Au premier plan, de gauche à droite : la soprano Eliette Parmentier,
l’alto Caroline Champy Tursun, le ténor Bastien Rimondi, la basse Pierre-Yves Binard
et le chef Michel Brun
– Photo Classictoulouse –
Le grand concert d’ouverture
L’hommage solennel a rassemblé les artisans principaux de cette fête lors du grand concert du vendredi 4 juin qui a fait le plein de la cathédrale Saint-Etienne autour de son « inventeur », Michel Brun. Sous sa direction, le Chœur et l’Orchestre de l’Ensemble Baroque de Toulouse, ainsi que quatre solistes vocaux ont ainsi célébré le nom de Bach à travers le père, Johann Sebastian, mais aussi le fils Carl Philipp Emanuel, le cœur du concert étant dédié à la musique sacrée, en l’occurrence l’une des Messes Brèves du Cantor, comme pour symboliser une sorte de Sainte Trinité. Ce programme original résume en quelque sorte tout l’esprit du festival.
La soirée s’ouvre sur le 1er des six fameux Concertos Brandebourgeois, un recueil mythique qui représente une sorte d’emblème du concerto grosso.

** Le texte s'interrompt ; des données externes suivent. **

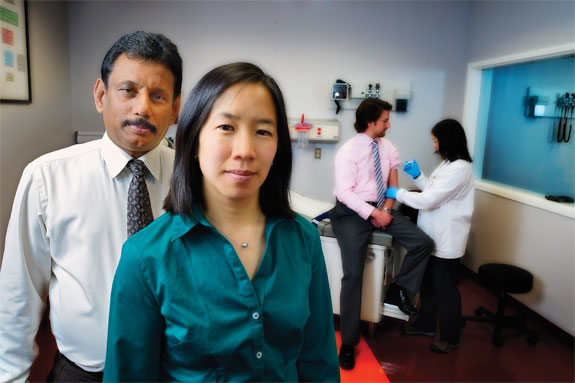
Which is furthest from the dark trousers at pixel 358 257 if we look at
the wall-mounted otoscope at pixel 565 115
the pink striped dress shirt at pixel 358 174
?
the wall-mounted otoscope at pixel 565 115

Ce tout premier opus est curieusement l’un des moins joués. L’intervention stratégique et toujours redoutablement difficile de deux cors naturels en est probablement la raison. Rythmes soutenus, couleurs instrumentales des cordes enrichies par les pupitres de vent, hautbois, basson et surtout cors naturels aux redoutables défis ici admirablement relevés par Nicolas Chedmail et Edouard Guittet, confèrent à l’exécution sa vigueur et sa beauté.

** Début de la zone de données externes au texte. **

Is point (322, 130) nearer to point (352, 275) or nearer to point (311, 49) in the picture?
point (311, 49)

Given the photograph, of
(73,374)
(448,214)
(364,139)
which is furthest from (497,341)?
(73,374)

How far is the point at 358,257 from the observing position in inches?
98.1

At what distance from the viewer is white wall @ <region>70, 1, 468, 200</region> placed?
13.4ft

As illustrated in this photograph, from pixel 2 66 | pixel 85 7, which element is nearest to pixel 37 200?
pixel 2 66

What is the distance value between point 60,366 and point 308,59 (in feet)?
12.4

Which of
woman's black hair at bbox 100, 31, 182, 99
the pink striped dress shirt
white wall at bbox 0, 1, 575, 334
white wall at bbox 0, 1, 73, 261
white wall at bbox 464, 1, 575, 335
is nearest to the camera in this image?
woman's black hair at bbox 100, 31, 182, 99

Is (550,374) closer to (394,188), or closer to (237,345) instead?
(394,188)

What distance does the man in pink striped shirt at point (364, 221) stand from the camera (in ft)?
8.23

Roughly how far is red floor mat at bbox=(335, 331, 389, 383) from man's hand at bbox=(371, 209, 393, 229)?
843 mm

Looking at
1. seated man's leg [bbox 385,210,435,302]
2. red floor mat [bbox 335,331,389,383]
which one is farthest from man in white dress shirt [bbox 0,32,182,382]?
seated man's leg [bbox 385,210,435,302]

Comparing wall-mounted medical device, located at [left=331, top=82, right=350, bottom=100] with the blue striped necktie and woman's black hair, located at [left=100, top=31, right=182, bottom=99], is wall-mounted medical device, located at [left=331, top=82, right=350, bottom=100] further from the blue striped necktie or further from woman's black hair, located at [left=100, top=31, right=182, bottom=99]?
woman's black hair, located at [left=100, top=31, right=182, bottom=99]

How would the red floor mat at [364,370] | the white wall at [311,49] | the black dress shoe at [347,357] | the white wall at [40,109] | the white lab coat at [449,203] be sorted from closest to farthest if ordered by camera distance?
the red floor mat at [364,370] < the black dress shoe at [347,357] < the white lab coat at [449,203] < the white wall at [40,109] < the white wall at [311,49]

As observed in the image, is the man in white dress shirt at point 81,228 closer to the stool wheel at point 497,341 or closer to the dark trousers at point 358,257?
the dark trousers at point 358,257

L’une des quatre Messes brèves du père Bach, celle en sol majeur, résume ensuite, en quelques minutes, les éléments essentiels qui font du compositeur le maître de l’art sacré. Ce concentré de musique reprend des extraits de cantates antérieure (BWV 17, 79, 138 et 179) dans lesquels chaque élément (orchestre, chœur, solistes) a son importance. Le Gratias offre à la voix de basse une aria virtuose et ornée de vocalises éblouissantes. Un grand bravo à Pierre-Yves Binard pour cette intervention. L’admirable duo de voix féminines (Eliette Parmentier, soprano et Caroline Champy Tursun, alto) pour le Domine Deus, puis le tendre dialogue entre le hautbois et le ténor au timbre angélique et à l’expression pleine d’émotion de Bastien Rimondi mènent au choral final plein d’une ferveur lumineuse.
La violoncelliste Ophélie Gaillard, soliste du concerto de Carl Philipp Emanuel Bach
– Photo Classictoulouse –
La seconde partie de la soirée est consacrée au fils du Cantor, Carl Philipp Emanuel, dont le Concerto en la mineur pour violoncelle et orchestre Wq. 170 (H. 432) fut composé vers 1750. Ce splendide triptyque, tout imprégné du Sturm und Drang, bénéficie là de la somptueuse interprétation d’Ophélie Gaillard, qui allie comme personne rigueur et expression. Sa sonorité riche et onctueuse sait se faire acérée et conquérante lorsque le texte le réclame. On admire en particulier les tourments et la mélancolie qui imprègnent le merveilleux Andante. Les deux cadences des 1er et 2ème mouvements, laissées par le compositeur à l’imagination de l’interprète s’avèrent ici admirables de virtuosité chaleureuse, de finesse, de musicalité et de poésie. En bis, Ophélie Gaillard retourne vers le père avec la Sarabande de la 3ème Suite pour violoncelle seul de Johann Sebastian. Un moment d’éternité !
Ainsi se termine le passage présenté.